Have you ever started dating someone only to find that you left you outside the door? If so, you’re not alone. People often pretend to be someone they’re not in the early stages of a relationship. They pretend because they want to make a good impression, want to give the relationship a chance to get started before they let their hair down (so to speak), or they want to avoid conflict. For some reason or other, people think being themselves just isn’t good enough.
So people act nice, pretend to have similar interests as their partner, seldom disagree, wear clothes that are actually painful, laugh at jokes they don’t think are funny, and act as though they are quite the gentleman/lady. The problem with this is at some time, somewhere down the road, you get tired of pretending; at some point the real you creeps in.
Now, all of a sudden your partner is wondering what the heck happened to you. You didn’t use to be this vocal, out-going, opinionated, strong willed etc.

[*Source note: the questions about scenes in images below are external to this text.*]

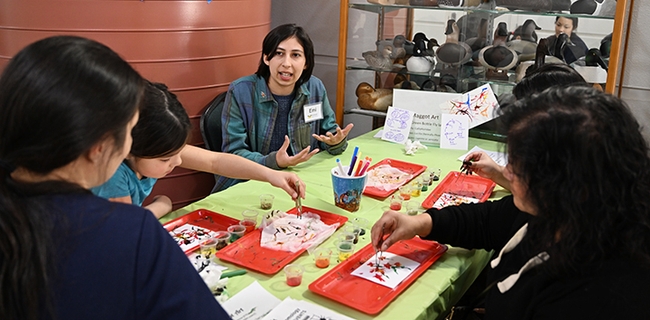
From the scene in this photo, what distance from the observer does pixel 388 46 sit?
10.6 ft

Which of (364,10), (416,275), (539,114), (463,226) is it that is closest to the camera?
(539,114)

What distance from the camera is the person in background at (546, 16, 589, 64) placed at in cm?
286

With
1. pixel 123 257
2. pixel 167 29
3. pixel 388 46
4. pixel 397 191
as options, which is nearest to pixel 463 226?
pixel 397 191

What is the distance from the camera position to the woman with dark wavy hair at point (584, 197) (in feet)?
3.37

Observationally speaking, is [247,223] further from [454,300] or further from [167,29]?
[167,29]

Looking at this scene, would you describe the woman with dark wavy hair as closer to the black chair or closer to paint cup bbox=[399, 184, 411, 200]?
paint cup bbox=[399, 184, 411, 200]

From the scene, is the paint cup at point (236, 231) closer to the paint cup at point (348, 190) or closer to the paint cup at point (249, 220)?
the paint cup at point (249, 220)

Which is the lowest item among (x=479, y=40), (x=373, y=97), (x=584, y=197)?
(x=373, y=97)

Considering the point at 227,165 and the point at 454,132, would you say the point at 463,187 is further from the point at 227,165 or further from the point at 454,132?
the point at 227,165

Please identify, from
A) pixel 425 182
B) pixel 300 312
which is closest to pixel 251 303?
pixel 300 312

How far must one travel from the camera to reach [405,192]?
207 cm

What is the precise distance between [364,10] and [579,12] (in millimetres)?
1090

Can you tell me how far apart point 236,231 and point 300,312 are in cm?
45

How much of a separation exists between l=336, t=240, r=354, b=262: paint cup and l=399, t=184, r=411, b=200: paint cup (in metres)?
0.48
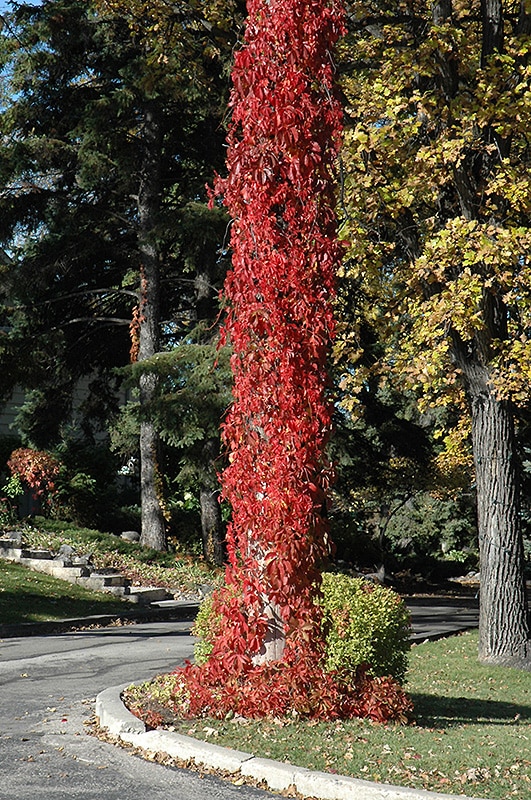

What happened to the kind, quiet, polite person who used to be on these dates??? Your partner begins to feel like the rug got pulled out from under him/her…and rightly so.
Acting like you think someone wants you to act in order for him/her to like you is deceptive. The person ends up liking the façade. Eventually that façade has to come down and the only person left is the real you. If you have any hope of having an honest, healthy relationship, you have to be honest and healthy from the start. It’s best for both of you to know the real person so you can make a good decision about whether or not you’re right for each other.
If it’s not a fit, so be it. If it is a fit–you know it’s real.
Challenge: Whenever you’re starting a new relationship, be authentically you from the start. Don’t pretend to be someone you’re not for any reason. Be comfortable in your skin and bring you to the table. This will save you years of relationship problems down the line.